Source records »
--*--
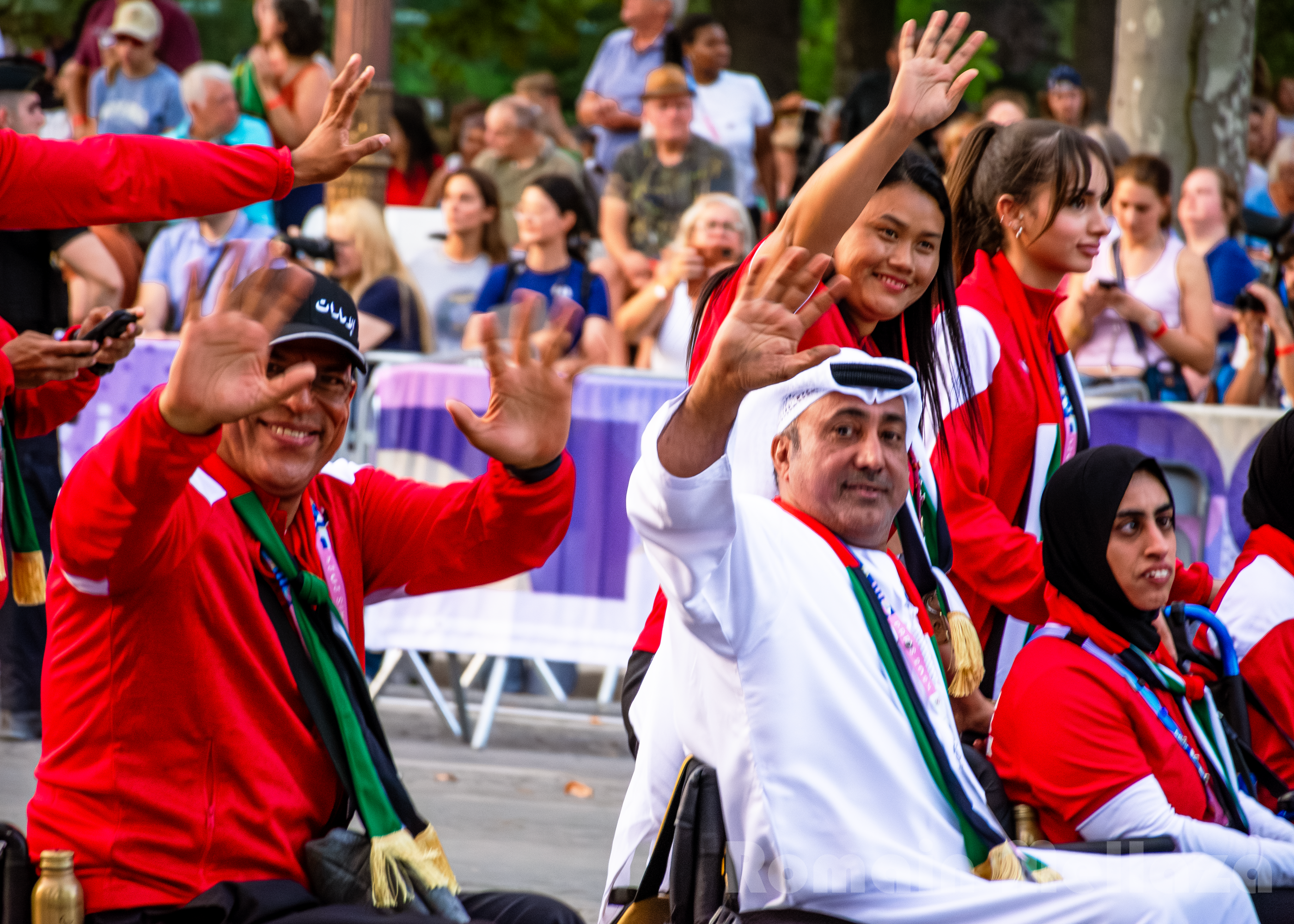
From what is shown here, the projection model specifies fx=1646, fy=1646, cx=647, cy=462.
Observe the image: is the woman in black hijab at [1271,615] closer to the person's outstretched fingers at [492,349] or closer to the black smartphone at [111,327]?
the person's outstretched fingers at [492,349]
--*--
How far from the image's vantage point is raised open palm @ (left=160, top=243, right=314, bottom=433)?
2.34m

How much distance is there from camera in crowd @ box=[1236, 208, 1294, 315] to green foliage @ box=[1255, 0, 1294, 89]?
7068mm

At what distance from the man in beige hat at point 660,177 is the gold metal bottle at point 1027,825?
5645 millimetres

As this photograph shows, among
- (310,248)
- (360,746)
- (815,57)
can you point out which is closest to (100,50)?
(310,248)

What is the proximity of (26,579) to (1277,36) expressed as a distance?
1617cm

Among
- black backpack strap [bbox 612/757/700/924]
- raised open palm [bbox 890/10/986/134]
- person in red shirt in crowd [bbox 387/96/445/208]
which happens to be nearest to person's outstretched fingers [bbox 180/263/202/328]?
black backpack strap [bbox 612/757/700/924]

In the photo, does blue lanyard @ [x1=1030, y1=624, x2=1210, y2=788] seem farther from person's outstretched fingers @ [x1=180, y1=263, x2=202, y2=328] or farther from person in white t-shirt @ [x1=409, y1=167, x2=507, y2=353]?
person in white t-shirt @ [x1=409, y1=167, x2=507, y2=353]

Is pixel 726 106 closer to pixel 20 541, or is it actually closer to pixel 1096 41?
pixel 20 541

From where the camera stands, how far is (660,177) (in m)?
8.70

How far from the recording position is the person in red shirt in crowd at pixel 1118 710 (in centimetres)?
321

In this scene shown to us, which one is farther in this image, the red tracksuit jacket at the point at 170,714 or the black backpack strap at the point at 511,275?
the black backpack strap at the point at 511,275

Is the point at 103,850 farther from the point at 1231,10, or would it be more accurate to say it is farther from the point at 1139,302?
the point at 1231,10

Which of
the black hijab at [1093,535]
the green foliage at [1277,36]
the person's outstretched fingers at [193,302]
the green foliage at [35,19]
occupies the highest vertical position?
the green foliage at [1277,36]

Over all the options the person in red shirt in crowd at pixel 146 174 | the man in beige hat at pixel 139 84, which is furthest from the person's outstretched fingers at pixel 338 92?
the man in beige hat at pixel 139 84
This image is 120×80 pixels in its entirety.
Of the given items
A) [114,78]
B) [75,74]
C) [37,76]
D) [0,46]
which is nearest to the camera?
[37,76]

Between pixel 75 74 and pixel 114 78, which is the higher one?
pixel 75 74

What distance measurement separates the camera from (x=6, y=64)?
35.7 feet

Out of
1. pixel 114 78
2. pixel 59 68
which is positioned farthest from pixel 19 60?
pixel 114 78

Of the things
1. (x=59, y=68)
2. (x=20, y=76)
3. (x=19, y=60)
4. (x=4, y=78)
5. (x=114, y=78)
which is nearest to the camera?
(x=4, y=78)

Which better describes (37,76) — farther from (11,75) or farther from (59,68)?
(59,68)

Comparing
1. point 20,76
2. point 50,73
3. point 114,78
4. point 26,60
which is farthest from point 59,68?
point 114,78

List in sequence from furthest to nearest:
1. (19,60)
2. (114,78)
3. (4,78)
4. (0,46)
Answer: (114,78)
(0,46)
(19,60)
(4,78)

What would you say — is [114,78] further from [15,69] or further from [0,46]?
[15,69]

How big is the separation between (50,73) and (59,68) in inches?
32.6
--*--
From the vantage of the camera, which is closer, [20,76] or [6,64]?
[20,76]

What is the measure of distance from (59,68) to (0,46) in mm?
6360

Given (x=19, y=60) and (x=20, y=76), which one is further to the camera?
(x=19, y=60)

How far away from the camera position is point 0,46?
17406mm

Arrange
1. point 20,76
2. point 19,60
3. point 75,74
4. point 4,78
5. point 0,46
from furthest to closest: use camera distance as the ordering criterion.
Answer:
--*--
What the exercise asks » Pull out every line of the data above that contains the string "bbox" and copy each one unchanged.

Final answer »
- black backpack strap [bbox 612/757/700/924]
- raised open palm [bbox 890/10/986/134]
- person in red shirt in crowd [bbox 387/96/445/208]
which happens to be nearest to person's outstretched fingers [bbox 180/263/202/328]?
black backpack strap [bbox 612/757/700/924]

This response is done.